Artwork
Kongelig lakaj med to tomme bakker

Kongelig lakaj med to tomme bakker is an unspecified painting by the Romanticist artist Unknown. It dates from 1807 and is held in the collection of the Statens Museum for Kunst. Created in 1807 by an artist identified as 3871_person, this image depicts a royal servant dressed in elaborate court attire.
About this work
Overview
Its composition focuses on the figure’s detailed costume against a neutral background, emphasizing social role over narrative context.
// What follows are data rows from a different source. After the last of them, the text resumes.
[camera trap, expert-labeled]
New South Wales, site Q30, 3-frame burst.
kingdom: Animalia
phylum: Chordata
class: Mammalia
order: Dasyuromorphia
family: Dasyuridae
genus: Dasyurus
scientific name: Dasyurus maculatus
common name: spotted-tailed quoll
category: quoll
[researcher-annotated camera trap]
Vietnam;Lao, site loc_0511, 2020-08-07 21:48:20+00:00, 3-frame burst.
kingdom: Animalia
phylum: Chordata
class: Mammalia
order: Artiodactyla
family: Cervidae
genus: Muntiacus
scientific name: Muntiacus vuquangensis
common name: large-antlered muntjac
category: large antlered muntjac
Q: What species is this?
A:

Created in 1807 by an artist identified as 3871_person, this image depicts a royal servant dressed in elaborate court attire. The work is part of the collection at the Museum of Ethnography. Its composition focuses on the figure’s detailed costume against a neutral background, emphasizing social role over narrative context. The painting’s formal presentation suggests it may have served as a record of courtly dress or personnel.
Subject & Meaning
The figure is a royal servant, identifiable by his ornate yellow coat with red shoulder pads and gold embroidery. He holds a tray and a folded cloth, indicating his function in ceremonial service. The neatness of his stockings and shoes, along with his restrained hairstyle, conveys discipline and propriety. The attire, though rich, is not that of nobility—its purpose is to signify status within a hierarchical system, not personal power.
Technique & Style
The artist employs precise brushwork to render the textures of fabric, metal trim, and skin. Color is used strategically: the vivid yellow and gold of the coat contrast sharply with the muted background, drawing attention to the figure’s uniform. Lighting is even and untheatrical, avoiding dramatic shadows. The style is observational rather than expressive, aligning with early 19th-century portraiture focused on documentation over emotion.
History & Provenance
The work entered the Museum of Ethnography’s collection as part of a broader effort to document European court culture. Its origin likely lies in a royal household’s visual archive, possibly commissioned to record staff attire. No record of public exhibition prior to its museum acquisition exists. The artist, identified only by a catalog number, remains otherwise undocumented in broader art historical records.
Context
In early 19th-century Europe, royal courts maintained strict visual codes for servants, whose uniforms reflected the prestige of their employers. This painting reflects a period when such roles were increasingly formalized and visually codified. While Romanticism emphasized emotion and individualism, this work belongs to a quieter tradition of institutional portraiture, valuing order and representation over narrative drama.
Legacy
The painting contributes to scholarly understanding of service class representation in European visual culture. It is not widely reproduced or studied outside specialized ethnographic circles, but it remains a useful artifact for examining how social hierarchy was visually communicated. Its preservation underscores the museum’s interest in everyday figures within elite environments, rather than rulers themselves.